ORANGE COUNTY, California: Singapore's NEWater model of producing drinking water from used water is the result of much learning from California's Orange County Water District, which first started on it in the late 1990s.

Almost two decades on, Singapore's national water agency PUB said it is still relevant to look at the Lee Kuan Yew Water Prize winners for ways on utilising resources in an efficient and sustainable manner.

The Lee Kuan Yew Water Prize recognises individuals or organisations that use ground-breaking technology or innovative policies in solving water problems.

In arid California, it is a four-step process to give Orange County residents drinking water from used household water.

This includes filtering water through tens of thousands of fibre bundles to remove bacteria and other organisms, and exposing it to ultraviolet light for further purification.

This process is the final step in disinfecting and further purifying water.

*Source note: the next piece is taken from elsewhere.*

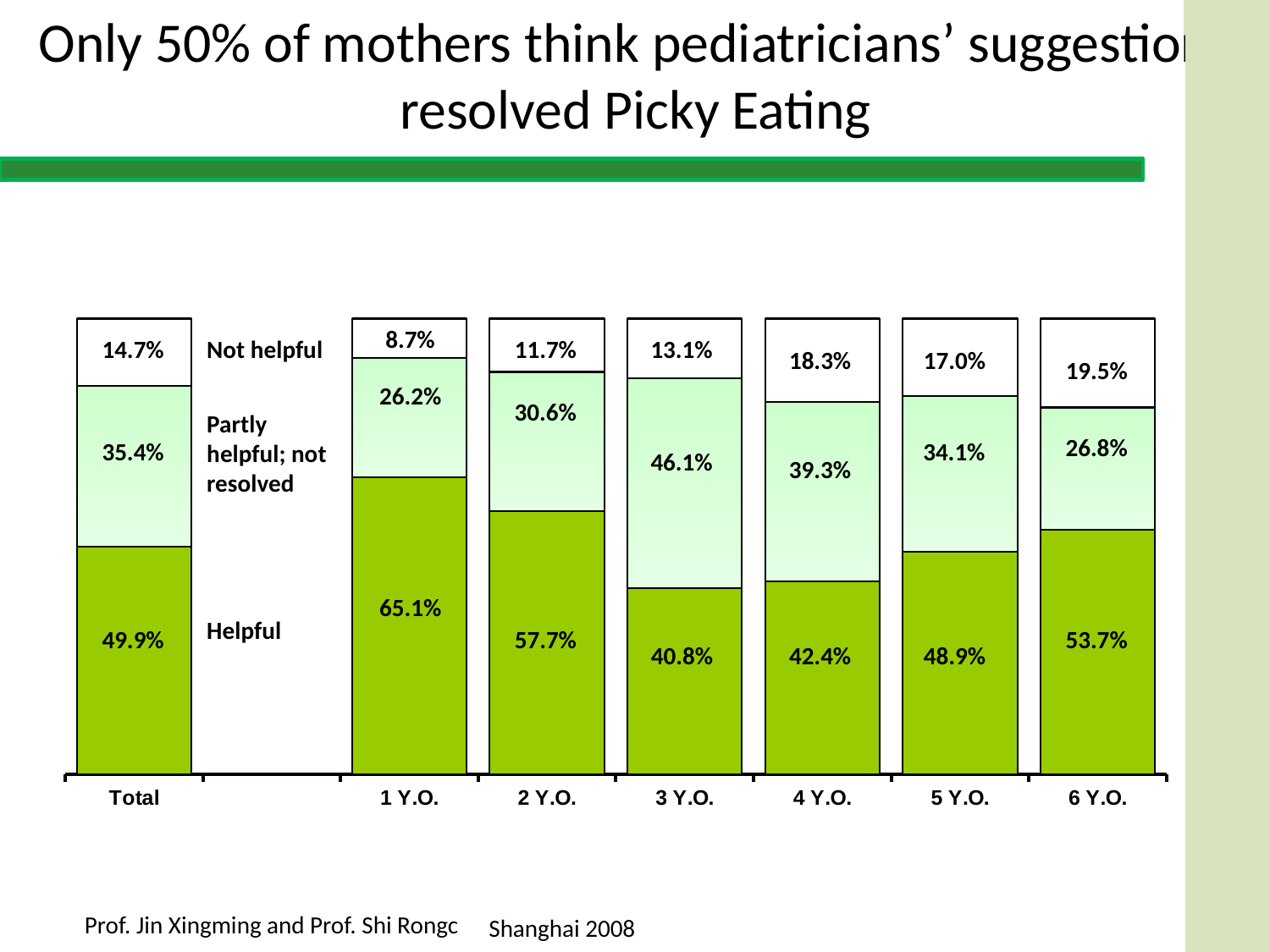
What is the Not helpful percentage for the 4 Y.O. group? 18.3% Which group has the highest Not helpful percentage? 6 Y.O. What is the 'Partly helpful; not resolved' percentage for the 3 Y.O. group? 46.1% Which age group has the lowest Helpful percentage? 3 Y.O. What kind of chart is shown on the slide? Stacked bar chart What percentage of mothers in the Total group found the pediatricians' suggestions Helpful? 49.9% Which age group has the highest Helpful percentage? 1 Y.O. Which is larger, the Helpful percentage for 2 Y.O. or for 6 Y.O.? 2 Y.O. How many groups (bars) are shown on the x axis? 7 How many response categories are stacked in each bar? 3 What is the difference in Helpful percentage between the 1 Y.O. and 3 Y.O. groups? 24.3 percentage points Does the Not helpful percentage rise or fall from 1 Y.O. to 4 Y.O.? Rise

The treatment process is similar to what PUB does at its NEWater plant to recycle water from households and light industries into drinking water.

But where NEWater is released into reservoirs, the Orange County Water District injects half of its recycled water into wells underground.

The pressure is enough to stop seawater from contaminating its current supply of groundwater.

The other water sources include water from the Santa Ana River.

It takes at least six months until the stored groundwater can be extracted again.

Michael Markus, general manager of Orange County Water District, said: "We're ground water managers. Our problem is -- this area is dependent on two outside sources of water.

"So over the years, it's become evident that we need to build local water supply reliability and that's why we built the Groundwater Replenishment System... so that we could have that reliable source of water that we can depend on, that we could replenish our aquifers which become part of our potable drinking water supply.

"It helps us become somewhat independent from those outside sources of water."

Harry Seah, chief technology officer of PUB, said: "In a way, the driver here is that instead of incurring so much energy to pump water across the Rocky (Mountains), Colorado, and then taking water from the north of California, where it's long distance, looking at this project helps us to understand that we also need to utilise our own resources efficiently and in a sustainable way of managing the system -- so that in the end, you can have good, affordable water."

While it is still at an early stage, PUB said it is also looking at the California agency's water management system as it embarks on its own groundwater journey.